Sunday, October 5, 2008

Sunday Afternoon with Hope

This afternoon, we caught the matinee performance of the new musical Little House on the Prairie at the Guthrie Theatre in Minneapolis. A wonderful production, and one that is sure to hit Broadway in the next year or two.

Although the show has Melissa Gilbert as Ma Ingalls, it was about as far as could be from the old TV show.  Fast moving, great songs, great cast, wonderful story arc as the Ingalls girls learn responsibility to themselves and each other in the harsh homestead days.

For those looking for a glimpse into why fly over country is what it is today, I can think of no better way to do so than to watch this production. 

For the early settlers, risking everything they had (and everyone they loved) for a chance to make something their own. Overcoming hardships, many dreams were lost along the way. 

However, these fiercely independent people never lost their hope for a better life for themselves and their children. They also knew that hope is manifested in active doing, not passive waiting. Those who risked all to come west were those who believed more in their hope for the future than their fear of the present.
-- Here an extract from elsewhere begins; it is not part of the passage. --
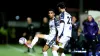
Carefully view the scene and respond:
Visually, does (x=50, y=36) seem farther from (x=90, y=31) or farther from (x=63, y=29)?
(x=90, y=31)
They succeeded far beyond what they would have ever imagined in their lifetimes.

A wonderful musical.  Highly recommended.

The show was also the first our family had attended in the new Guthrie Theatre.  For those who haven't visited the new facilities, they are a profound statement of our community commitment to bring compelling live performance experiences to audiences of all ages and sophistication. 

Walking through the facility, one gets the sense that it also represents a generational commitment based on hope for what will be. As I walked through the complex with my daughters, I have no doubt that they and the other children there will someday walk through this same building with their grandchildren, sharing the magic that can only come from real people creating new worlds to share with a live audience. The building itself was the embodiment of the community's hope for the future over fear.

As we walked along the Endless Bridge, reaching for (but not quite reaching) the Mississippi River, I saw for the first time the new 35W bridge, recently opened after last year's devastating bridge collapse. A little over a year ago, I had been driving through downtown Minneapolis with my family within a mile or two of the bridge when it collapsed. When my parents first called, I thought they were joking. The pictures on the TV were a sight that I never thought I would see, and hope to never see again.

Now barely a year later, a new gleaming bridge was teaming with life on a Sunday afternoon.  After years of neglect (and perhaps incompetence) and pointless tragedy, we had rebuilt and embraced a New Day. I can only hope that our nation will choose to do the same.

The choice between fear of the present and hope for the future is the story behind the story of all pivotal moments in our history.  It is also the central crucible of our times. As a father, for me there only is one choice.

On this Sunday afternoon, I'm very glad that my daughters were able to enjoy Little House and see part of that story, and I'm grateful for a community that believes so much in itself to build something as enduring and extraordinary as the new Guthrie. 

Alas, I am also saddened that the choice between fear and hope is becoming so stark with 30 days left before the election. As the political temperatures rise and the smears fly, that sadness is tempered by an excitement beyond words that our collective choice on November 4 will signal a definitive New Day.